### [Record list]

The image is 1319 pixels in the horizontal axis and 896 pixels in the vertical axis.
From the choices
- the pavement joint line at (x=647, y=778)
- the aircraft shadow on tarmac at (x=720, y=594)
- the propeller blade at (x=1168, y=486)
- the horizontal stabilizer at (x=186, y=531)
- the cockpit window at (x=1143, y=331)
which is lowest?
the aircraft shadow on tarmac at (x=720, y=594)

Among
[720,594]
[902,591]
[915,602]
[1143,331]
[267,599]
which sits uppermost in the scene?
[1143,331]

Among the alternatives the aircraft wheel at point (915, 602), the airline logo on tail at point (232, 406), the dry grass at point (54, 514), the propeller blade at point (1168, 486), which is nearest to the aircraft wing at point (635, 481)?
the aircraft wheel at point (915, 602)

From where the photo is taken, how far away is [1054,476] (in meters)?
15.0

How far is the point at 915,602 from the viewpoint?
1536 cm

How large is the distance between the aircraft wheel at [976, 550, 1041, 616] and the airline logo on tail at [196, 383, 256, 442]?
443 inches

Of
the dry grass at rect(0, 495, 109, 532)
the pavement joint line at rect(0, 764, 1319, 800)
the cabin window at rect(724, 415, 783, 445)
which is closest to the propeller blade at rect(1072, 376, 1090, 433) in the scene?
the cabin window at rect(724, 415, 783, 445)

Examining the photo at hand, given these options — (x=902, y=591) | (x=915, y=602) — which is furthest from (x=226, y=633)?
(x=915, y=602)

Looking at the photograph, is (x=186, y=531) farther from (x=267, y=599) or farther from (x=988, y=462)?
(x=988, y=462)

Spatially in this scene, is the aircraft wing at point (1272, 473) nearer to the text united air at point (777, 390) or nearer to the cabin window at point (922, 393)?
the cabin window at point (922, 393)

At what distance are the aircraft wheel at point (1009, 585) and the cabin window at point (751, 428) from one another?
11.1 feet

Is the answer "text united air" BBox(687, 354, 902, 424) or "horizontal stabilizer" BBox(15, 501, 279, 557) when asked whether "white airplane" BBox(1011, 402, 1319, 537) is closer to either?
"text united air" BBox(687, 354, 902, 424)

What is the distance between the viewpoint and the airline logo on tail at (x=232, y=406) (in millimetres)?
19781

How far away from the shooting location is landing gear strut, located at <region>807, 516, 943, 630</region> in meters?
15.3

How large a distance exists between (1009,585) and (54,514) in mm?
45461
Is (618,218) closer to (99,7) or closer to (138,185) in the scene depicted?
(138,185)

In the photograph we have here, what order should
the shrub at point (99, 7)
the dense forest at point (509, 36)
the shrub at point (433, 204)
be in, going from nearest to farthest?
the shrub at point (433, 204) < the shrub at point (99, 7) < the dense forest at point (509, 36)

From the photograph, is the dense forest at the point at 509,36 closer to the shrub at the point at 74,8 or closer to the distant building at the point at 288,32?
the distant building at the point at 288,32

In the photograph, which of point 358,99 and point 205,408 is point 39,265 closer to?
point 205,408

### [What is being asked]
Reproduce the records word for word, starting at the line that contains "What is the" and continuing through the end of the records, with both ends included.

### [Response to this exercise]
What is the distance between the viewpoint and the airline logo on tail at (x=232, y=406) (in millimetres)?
19781

How far away from the shooting location is landing gear strut, located at <region>807, 516, 943, 630</region> in meters?
15.3

How large a distance exists between (1009,585) and (54,514) in mm?
45461
Is (618,218) closer to (99,7) or closer to (138,185) in the scene depicted?
(138,185)

In the photograph we have here, what order should
the shrub at point (99, 7)
the dense forest at point (509, 36)
the shrub at point (433, 204)
be in, going from nearest to farthest?
the shrub at point (433, 204) < the shrub at point (99, 7) < the dense forest at point (509, 36)

From the photograph, is the dense forest at the point at 509,36 closer to the shrub at the point at 74,8 or closer to the distant building at the point at 288,32?
the distant building at the point at 288,32

In the photograph, which of point 358,99 and point 205,408 is point 39,265 closer to?
point 205,408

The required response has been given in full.